TVM on Windows - Tips(?) and Feedback

Now that I’ve spent some time with TVM with Windows, I wanted to describe what I got working, and how in case it can help others…and maybe others can tell me what I did wrong in any case.

Compiling
This went pretty smoothly if you are already familiar with CMake. LLVM was a monster to build but went without a hitch. CMake GUI worked out of the box, just don’t forget to set your LLVM_DIR to your build directory like : build\llvm\winx64\lib\cmake\llvm

If you use GraphRuntime, there is a small issue using runtime/graph_runtime.h and linker errors. MSVC does not export symbols by default, but setting WINDOWS_EXPORT_ALL_SYMBOLS with the tvm_runtime dll, CMAKE will do this for you and fixed my linker issues.

Python
First thing I did was set my PATH to include the TVM release directory that contained the compiled tvm dlls (build\tvm\winx64\Release).
I have python 3.7.x installed, and following the directions of running “python setup.py install --user” went without a hitch.

Autotuning
This appears to be broken on Windows out of the box. You need a real linux box if you plan on doing anything with CUDA without fuss. WSL seemed to work fine out of the box with CPU autotuning.

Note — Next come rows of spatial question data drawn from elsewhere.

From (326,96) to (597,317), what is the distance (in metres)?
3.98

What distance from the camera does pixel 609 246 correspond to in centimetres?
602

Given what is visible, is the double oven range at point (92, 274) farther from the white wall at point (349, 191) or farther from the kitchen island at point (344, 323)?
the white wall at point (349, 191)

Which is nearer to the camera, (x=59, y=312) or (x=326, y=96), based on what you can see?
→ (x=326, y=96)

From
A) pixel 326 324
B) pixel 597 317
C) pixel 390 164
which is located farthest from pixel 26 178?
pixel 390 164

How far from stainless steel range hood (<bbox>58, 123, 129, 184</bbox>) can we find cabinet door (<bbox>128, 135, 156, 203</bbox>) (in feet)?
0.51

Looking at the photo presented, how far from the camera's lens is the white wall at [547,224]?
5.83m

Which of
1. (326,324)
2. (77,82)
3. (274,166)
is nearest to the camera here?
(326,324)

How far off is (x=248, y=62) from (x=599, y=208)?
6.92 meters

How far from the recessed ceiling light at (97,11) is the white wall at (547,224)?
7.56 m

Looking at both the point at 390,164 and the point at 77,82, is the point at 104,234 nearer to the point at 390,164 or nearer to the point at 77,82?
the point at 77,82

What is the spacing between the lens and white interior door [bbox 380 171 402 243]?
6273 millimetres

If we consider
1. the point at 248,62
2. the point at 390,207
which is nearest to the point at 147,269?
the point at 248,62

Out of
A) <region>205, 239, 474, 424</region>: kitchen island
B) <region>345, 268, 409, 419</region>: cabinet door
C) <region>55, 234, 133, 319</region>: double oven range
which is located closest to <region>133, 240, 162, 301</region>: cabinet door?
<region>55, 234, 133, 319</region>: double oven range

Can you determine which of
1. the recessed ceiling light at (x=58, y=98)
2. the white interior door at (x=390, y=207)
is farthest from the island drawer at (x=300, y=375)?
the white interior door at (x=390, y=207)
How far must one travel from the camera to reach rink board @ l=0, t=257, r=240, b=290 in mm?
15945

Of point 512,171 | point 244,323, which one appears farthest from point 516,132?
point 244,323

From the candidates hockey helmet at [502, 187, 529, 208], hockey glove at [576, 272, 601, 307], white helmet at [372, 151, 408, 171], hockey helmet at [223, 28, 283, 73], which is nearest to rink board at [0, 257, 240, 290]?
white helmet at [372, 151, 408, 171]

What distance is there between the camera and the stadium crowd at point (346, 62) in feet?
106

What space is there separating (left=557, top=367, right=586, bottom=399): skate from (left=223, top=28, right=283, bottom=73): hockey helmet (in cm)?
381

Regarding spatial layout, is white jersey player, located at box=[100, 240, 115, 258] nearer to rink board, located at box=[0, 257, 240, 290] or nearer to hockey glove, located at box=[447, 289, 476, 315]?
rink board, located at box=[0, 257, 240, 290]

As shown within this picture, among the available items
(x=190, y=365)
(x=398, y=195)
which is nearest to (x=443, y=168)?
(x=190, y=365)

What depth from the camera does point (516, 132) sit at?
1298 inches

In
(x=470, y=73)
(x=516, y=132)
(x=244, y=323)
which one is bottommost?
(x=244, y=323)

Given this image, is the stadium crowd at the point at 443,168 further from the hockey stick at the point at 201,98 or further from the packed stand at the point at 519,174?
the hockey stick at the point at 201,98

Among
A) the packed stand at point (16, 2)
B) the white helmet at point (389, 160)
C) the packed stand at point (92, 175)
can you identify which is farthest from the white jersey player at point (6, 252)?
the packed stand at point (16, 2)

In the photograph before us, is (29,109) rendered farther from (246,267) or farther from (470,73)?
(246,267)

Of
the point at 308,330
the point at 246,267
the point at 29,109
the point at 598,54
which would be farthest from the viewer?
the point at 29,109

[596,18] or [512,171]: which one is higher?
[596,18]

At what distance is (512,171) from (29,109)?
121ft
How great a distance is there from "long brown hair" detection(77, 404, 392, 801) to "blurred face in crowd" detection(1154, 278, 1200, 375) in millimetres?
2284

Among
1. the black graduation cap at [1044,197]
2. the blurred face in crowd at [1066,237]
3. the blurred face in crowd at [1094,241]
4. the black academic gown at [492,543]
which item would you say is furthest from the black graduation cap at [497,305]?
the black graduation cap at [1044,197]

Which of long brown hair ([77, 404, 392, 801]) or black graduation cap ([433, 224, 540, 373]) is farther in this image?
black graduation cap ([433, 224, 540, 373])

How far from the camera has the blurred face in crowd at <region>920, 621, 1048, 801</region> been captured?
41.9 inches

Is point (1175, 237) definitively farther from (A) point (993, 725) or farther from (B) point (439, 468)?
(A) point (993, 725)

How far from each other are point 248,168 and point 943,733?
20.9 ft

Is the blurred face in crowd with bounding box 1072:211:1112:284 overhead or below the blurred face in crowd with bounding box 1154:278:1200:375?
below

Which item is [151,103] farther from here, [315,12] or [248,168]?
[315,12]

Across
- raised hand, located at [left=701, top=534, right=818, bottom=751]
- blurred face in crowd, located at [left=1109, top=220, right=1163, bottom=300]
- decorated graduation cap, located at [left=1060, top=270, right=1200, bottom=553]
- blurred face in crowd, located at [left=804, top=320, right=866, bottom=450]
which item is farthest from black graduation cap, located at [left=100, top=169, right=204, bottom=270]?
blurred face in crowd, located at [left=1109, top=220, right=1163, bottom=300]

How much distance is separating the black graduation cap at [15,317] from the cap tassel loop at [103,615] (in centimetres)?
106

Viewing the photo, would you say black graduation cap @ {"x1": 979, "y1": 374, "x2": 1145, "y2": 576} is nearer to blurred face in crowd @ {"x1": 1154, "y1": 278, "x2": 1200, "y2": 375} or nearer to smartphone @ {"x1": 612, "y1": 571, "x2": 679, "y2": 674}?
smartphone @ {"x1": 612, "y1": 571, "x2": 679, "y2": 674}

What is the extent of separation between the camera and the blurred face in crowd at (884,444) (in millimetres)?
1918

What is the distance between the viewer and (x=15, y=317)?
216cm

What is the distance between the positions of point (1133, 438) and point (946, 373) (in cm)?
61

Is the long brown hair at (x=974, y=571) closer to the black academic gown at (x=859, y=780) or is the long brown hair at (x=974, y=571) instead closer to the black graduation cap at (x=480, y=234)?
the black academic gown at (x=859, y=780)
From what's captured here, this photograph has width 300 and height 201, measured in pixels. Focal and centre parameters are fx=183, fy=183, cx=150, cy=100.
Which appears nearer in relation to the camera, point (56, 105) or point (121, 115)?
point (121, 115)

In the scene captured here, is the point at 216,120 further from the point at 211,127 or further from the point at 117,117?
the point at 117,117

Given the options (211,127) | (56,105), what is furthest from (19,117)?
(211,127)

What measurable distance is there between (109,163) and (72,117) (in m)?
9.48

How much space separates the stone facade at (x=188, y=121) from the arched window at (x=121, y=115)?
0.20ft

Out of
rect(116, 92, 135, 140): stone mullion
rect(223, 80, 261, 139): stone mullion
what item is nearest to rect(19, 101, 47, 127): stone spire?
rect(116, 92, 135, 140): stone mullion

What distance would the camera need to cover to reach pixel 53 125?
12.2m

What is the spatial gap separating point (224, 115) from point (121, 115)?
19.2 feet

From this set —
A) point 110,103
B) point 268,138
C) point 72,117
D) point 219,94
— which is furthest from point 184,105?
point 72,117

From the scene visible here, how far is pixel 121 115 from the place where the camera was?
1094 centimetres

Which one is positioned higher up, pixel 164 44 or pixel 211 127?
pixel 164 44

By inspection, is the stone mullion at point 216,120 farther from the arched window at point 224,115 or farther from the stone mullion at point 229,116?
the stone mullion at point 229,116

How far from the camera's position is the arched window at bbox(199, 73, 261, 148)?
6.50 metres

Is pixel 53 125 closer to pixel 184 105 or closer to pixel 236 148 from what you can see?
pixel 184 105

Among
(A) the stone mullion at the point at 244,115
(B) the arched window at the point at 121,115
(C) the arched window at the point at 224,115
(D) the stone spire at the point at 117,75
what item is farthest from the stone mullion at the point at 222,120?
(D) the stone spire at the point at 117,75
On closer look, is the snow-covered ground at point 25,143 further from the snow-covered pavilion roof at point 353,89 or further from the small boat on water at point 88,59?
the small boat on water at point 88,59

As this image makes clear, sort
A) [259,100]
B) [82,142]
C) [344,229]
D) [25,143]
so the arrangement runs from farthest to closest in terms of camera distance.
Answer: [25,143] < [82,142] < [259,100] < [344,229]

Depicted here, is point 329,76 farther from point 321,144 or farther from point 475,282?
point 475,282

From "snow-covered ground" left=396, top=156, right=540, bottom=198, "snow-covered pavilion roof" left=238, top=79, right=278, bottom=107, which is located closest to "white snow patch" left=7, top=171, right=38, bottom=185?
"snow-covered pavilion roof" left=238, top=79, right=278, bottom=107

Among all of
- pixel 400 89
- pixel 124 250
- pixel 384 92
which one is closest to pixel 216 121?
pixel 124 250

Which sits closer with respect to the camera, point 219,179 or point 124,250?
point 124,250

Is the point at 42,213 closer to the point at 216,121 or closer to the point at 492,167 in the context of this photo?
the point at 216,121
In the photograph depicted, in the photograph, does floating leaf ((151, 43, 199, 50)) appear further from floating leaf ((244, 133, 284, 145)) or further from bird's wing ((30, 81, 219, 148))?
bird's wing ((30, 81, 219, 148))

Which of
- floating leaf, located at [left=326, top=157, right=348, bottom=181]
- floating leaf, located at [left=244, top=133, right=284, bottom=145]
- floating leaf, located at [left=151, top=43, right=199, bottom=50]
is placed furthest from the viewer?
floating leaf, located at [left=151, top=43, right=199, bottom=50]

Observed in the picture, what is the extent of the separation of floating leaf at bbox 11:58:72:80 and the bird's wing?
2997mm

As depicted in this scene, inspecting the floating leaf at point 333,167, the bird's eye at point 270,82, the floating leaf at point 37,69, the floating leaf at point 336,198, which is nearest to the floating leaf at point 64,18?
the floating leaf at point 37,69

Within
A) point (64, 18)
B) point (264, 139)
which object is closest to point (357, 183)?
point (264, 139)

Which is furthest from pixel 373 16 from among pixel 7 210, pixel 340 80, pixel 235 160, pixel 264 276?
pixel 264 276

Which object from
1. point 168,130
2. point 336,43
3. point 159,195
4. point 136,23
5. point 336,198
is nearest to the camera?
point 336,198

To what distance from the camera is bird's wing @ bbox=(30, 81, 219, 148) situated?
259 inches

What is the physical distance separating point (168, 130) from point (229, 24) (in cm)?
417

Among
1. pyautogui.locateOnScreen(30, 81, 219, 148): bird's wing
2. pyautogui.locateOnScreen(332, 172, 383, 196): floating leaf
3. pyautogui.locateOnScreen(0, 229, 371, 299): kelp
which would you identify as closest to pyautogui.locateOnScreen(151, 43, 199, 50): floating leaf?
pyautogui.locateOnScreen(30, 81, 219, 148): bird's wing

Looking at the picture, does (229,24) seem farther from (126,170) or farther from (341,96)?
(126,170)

The RPC tracker and server would not work with INADDR_ANY (0.0.0.0) and had to specifically use the local computers IP address. I had to do this on Linux also.

I was able to get autotuning to work on Windows, but it took a lot of debugging and editing, mostly of things I was unfamiliar with in Python.

For instance, the thread.Start here would deadlock and never hit the next line (the thread.join), and never ran the thread entry point. I did verify python threads did work by writing some test code, but that specific point deadlocked.

I literally went line by line, hacking up python code until nvcc kicked in and it started working.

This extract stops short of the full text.